» **Exercise aim**: Below are records that should be duplicated exactly, with no image retained.

Start of Given data

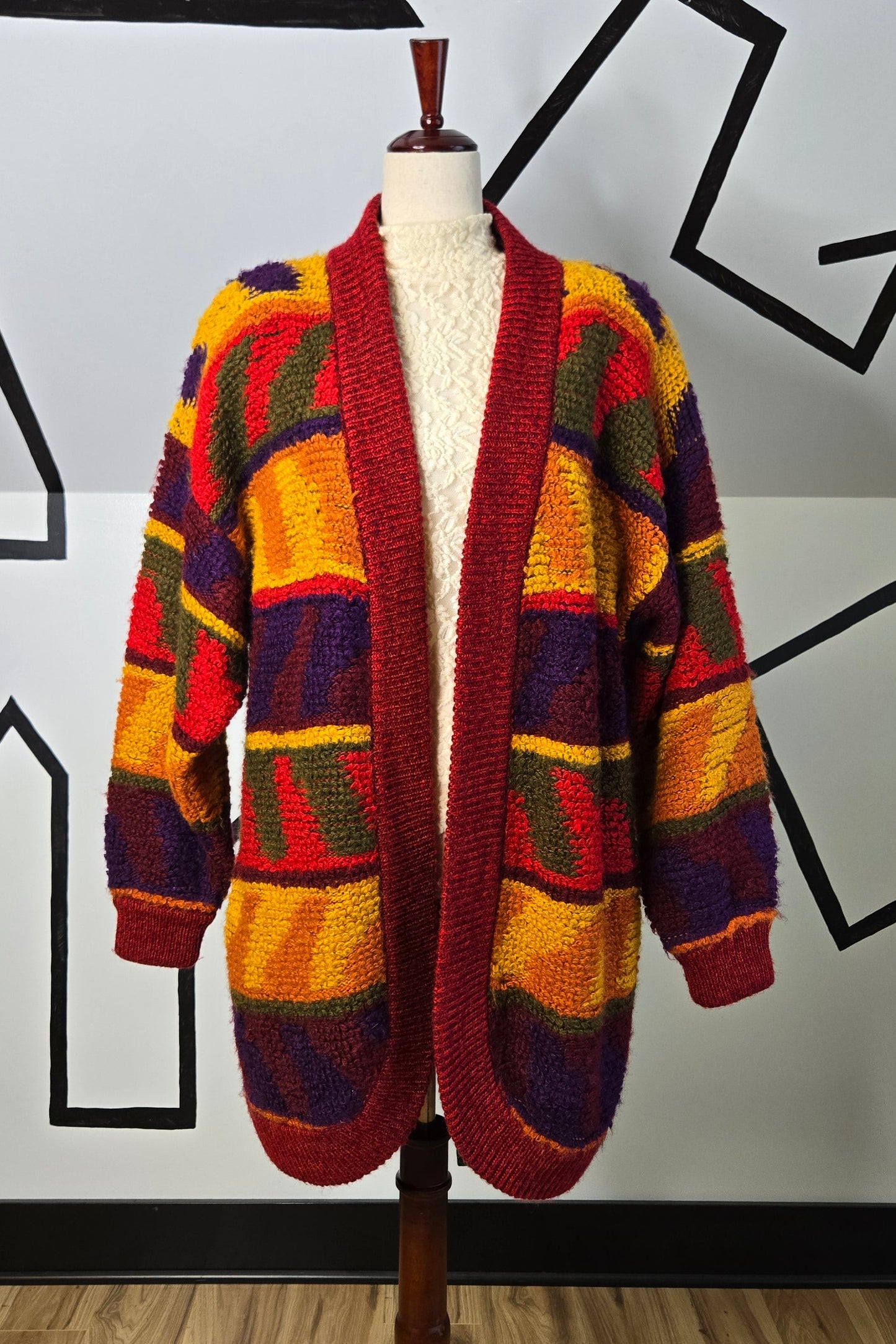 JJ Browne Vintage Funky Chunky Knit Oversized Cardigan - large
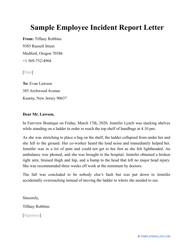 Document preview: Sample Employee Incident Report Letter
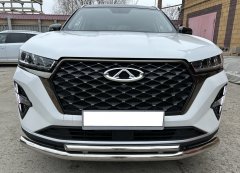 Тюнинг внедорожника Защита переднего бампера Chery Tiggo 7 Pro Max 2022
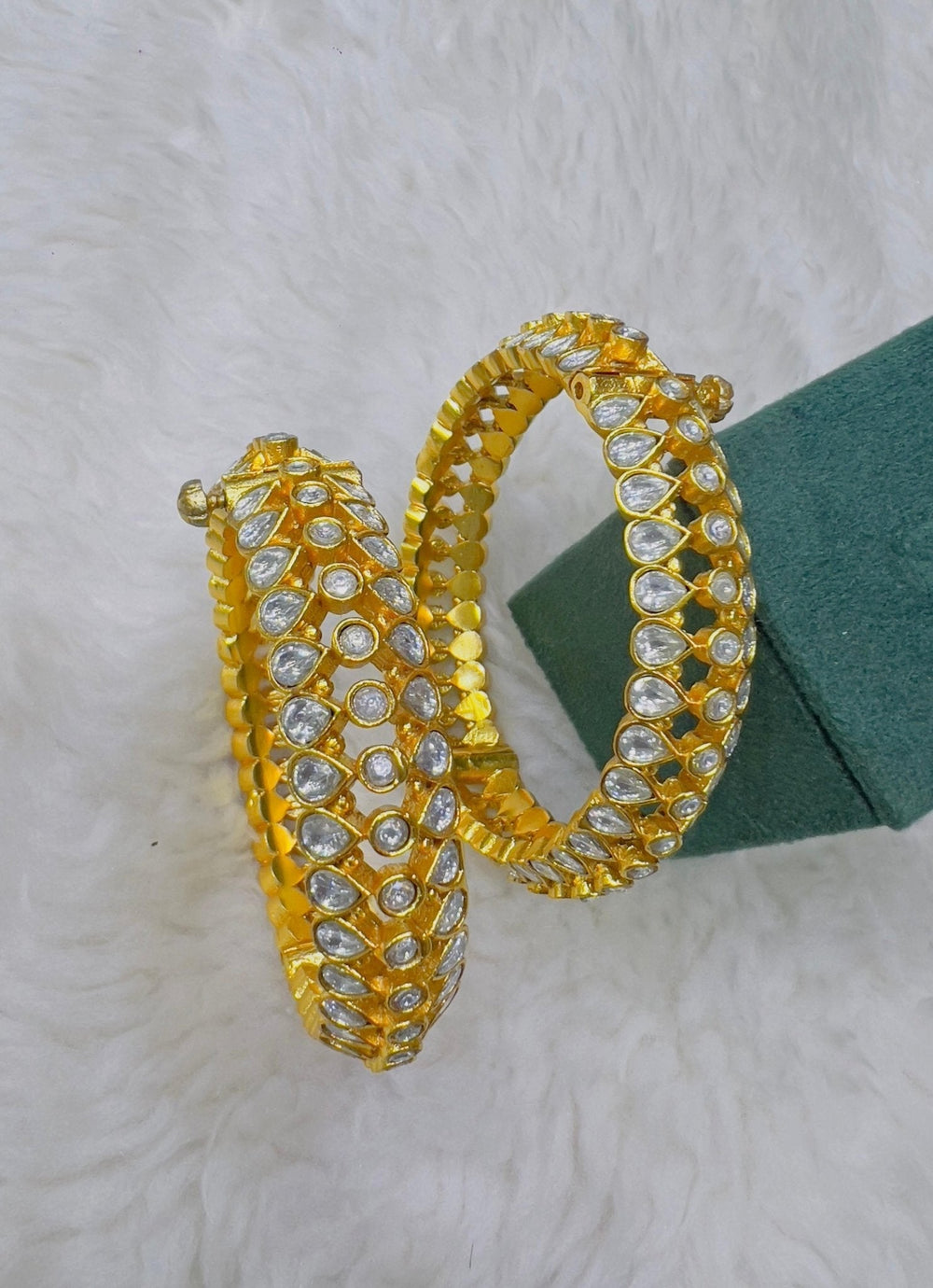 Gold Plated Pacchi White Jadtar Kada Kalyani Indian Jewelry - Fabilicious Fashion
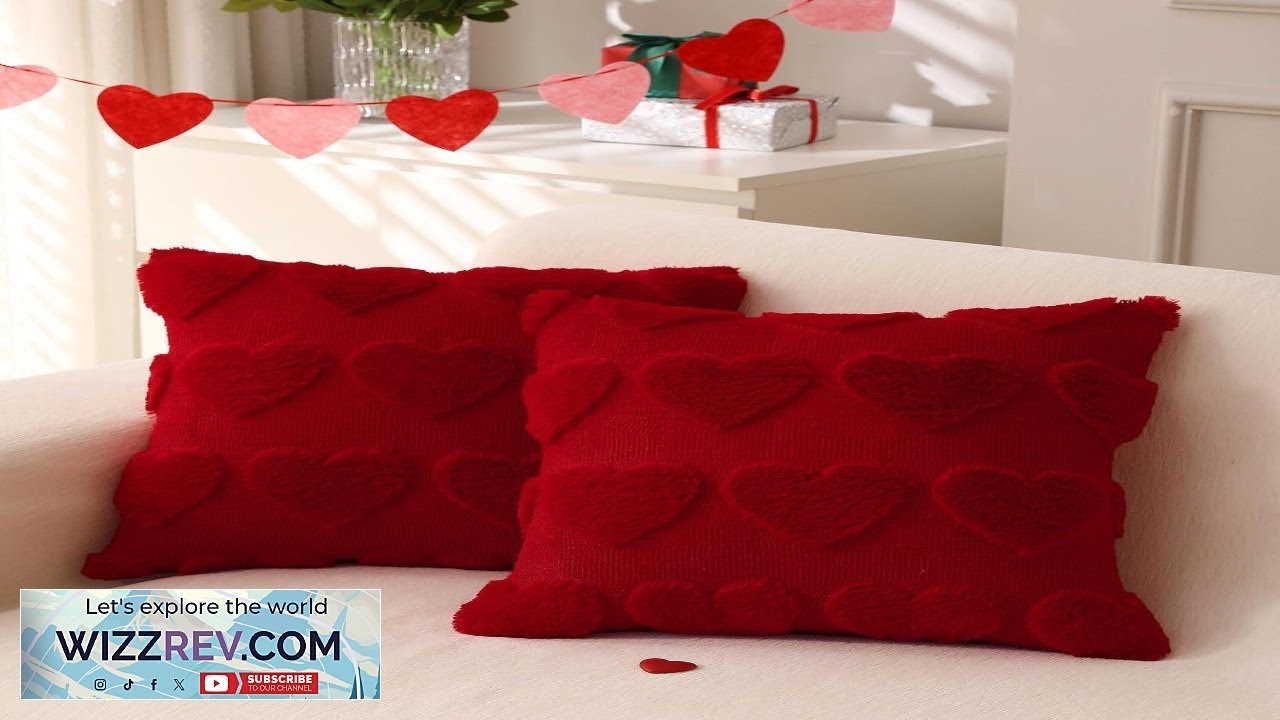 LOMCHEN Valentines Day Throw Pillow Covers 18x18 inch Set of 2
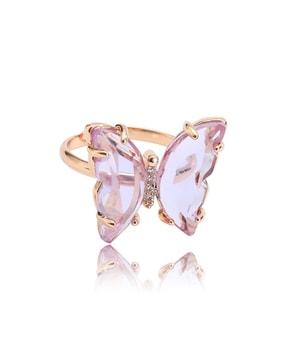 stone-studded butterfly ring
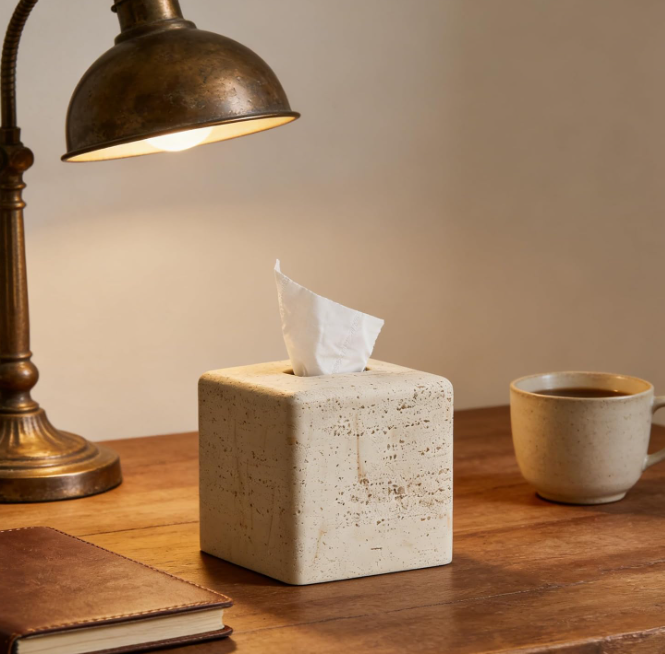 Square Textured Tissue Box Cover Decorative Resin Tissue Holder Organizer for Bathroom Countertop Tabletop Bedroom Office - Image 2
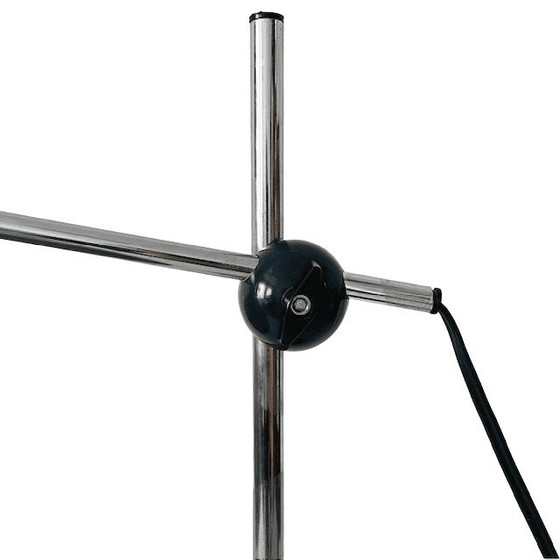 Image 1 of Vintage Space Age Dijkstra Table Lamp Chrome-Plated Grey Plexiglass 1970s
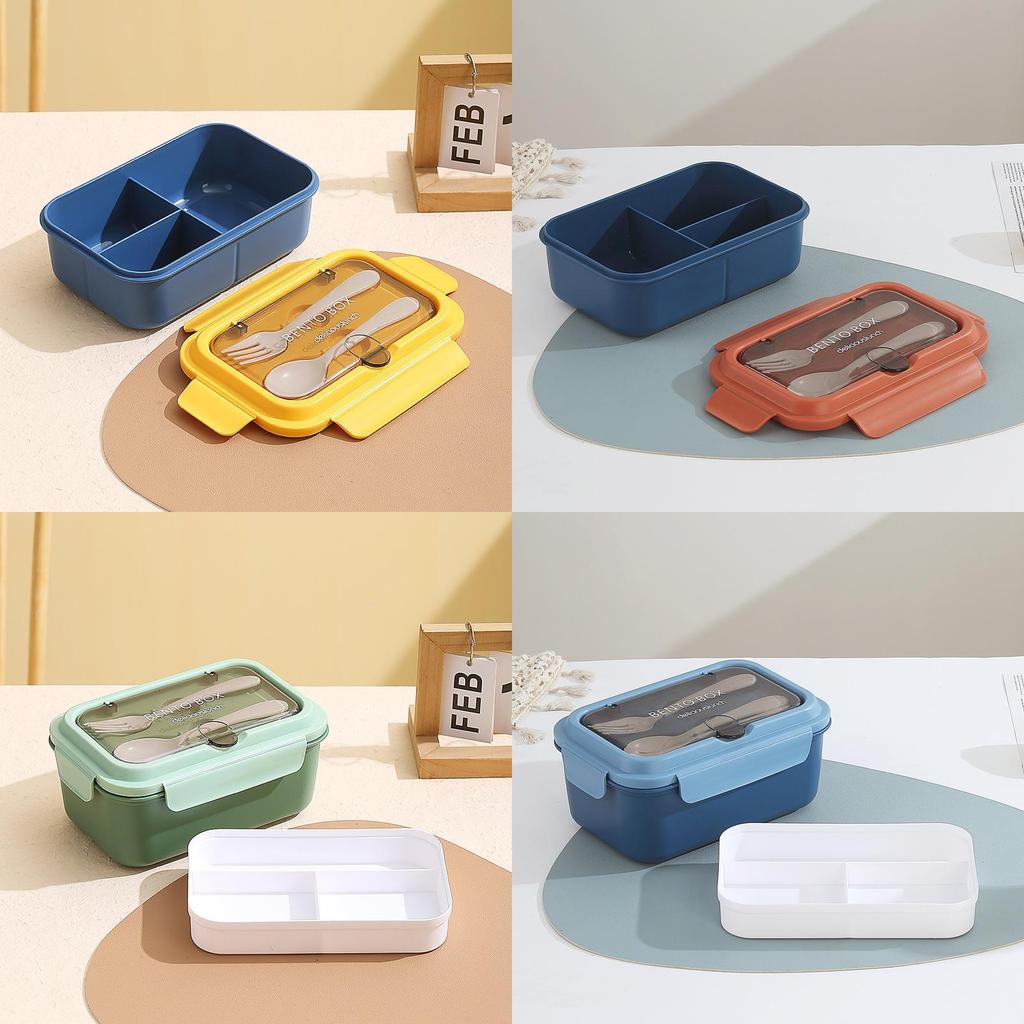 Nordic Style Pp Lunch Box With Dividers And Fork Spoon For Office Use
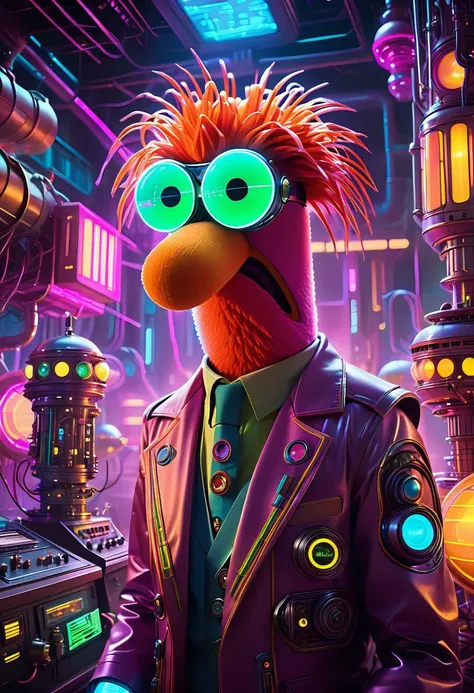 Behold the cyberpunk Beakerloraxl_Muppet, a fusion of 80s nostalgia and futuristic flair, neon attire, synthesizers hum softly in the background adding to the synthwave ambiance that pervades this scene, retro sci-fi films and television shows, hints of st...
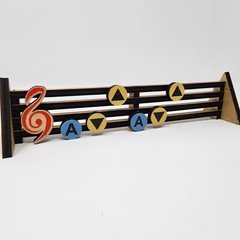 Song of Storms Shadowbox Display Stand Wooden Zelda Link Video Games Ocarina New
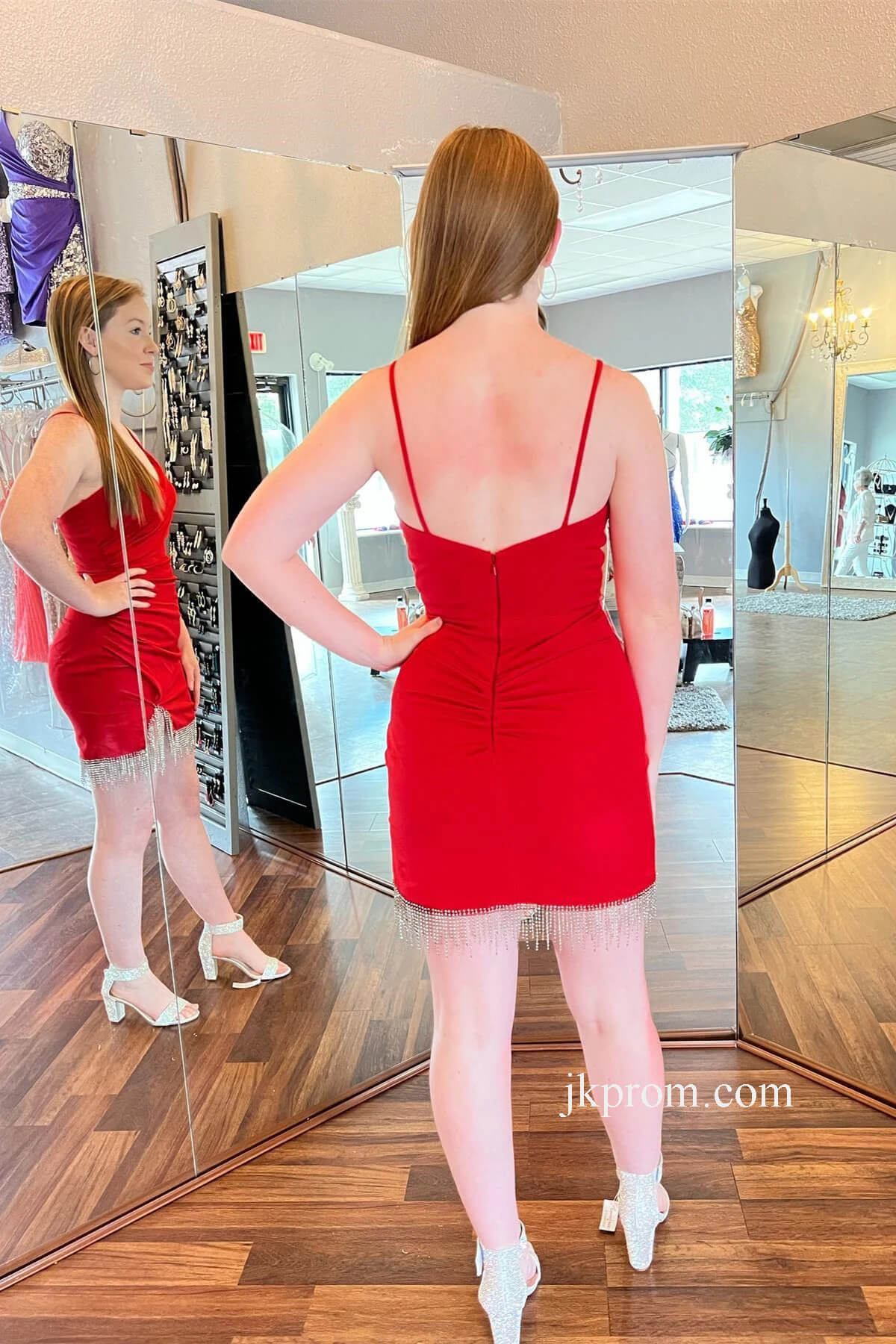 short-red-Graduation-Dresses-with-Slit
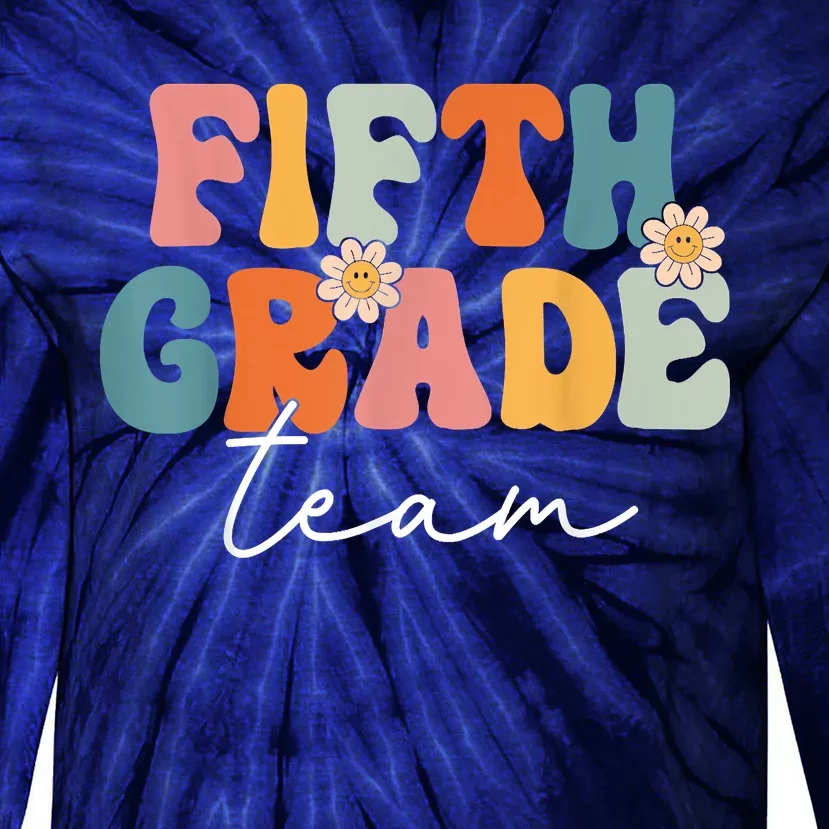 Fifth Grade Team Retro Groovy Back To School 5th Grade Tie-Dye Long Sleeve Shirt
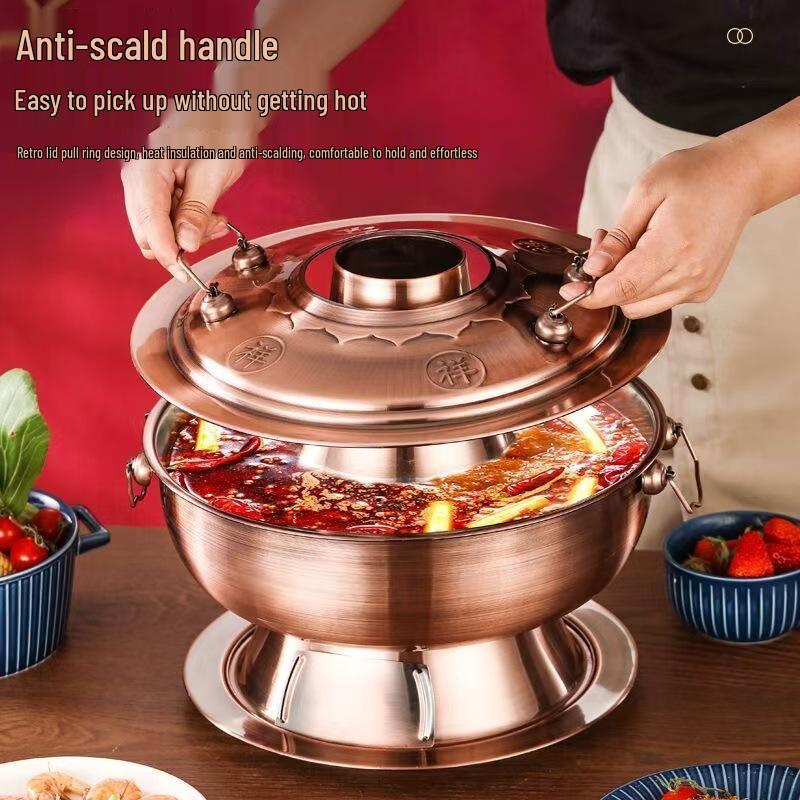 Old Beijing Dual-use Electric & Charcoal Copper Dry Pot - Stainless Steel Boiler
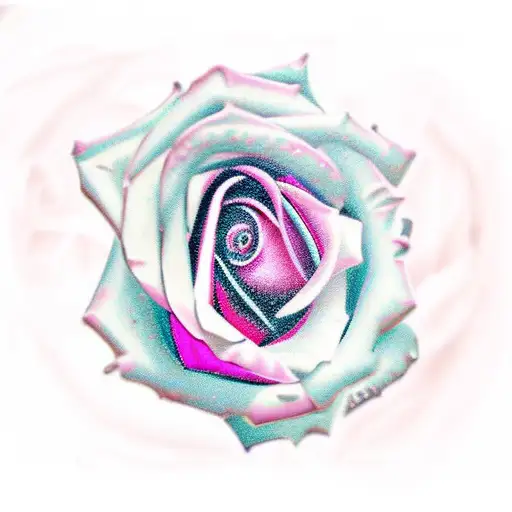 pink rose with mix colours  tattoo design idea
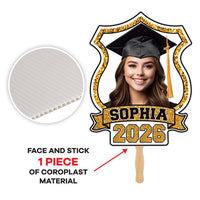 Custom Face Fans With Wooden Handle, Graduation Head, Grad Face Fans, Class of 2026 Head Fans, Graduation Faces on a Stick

End of Given data

» **Exercise output**:
 JJ Browne Vintage Funky Chunky Knit Oversized Cardigan - large
 Document preview: Sample Employee Incident Report Letter
 Тюнинг внедорожника Защита переднего бампера Chery Tiggo 7 Pro Max 2022
 Gold Plated Pacchi White Jadtar Kada Kalyani Indian Jewelry - Fabilicious Fashion
 LOMCHEN Valentines Day Throw Pillow Covers 18x18 inch Set of 2
 stone-studded butterfly ring
 Square Textured Tissue Box Cover Decorative Resin Tissue Holder Organizer for Bathroom Countertop Tabletop Bedroom Office - Image 2
 Image 1 of Vintage Space Age Dijkstra Table Lamp Chrome-Plated Grey Plexiglass 1970s
 Nordic Style Pp Lunch Box With Dividers And Fork Spoon For Office Use
 Behold the cyberpunk Beakerloraxl_Muppet, a fusion of 80s nostalgia and futuristic flair, neon attire, synthesizers hum softly in the background adding to the synthwave ambiance that pervades this scene, retro sci-fi films and television shows, hints of st...
 Song of Storms Shadowbox Display Stand Wooden Zelda Link Video Games Ocarina New
 short-red-Graduation-Dresses-with-Slit
 Fifth Grade Team Retro Groovy Back To School 5th Grade Tie-Dye Long Sleeve Shirt
 Old Beijing Dual-use Electric & Charcoal Copper Dry Pot - Stainless Steel Boiler
 pink rose with mix colours  tattoo design idea
 Custom Face Fans With Wooden Handle, Graduation Head, Grad Face Fans, Class of 2026 Head Fans, Graduation Faces on a Stick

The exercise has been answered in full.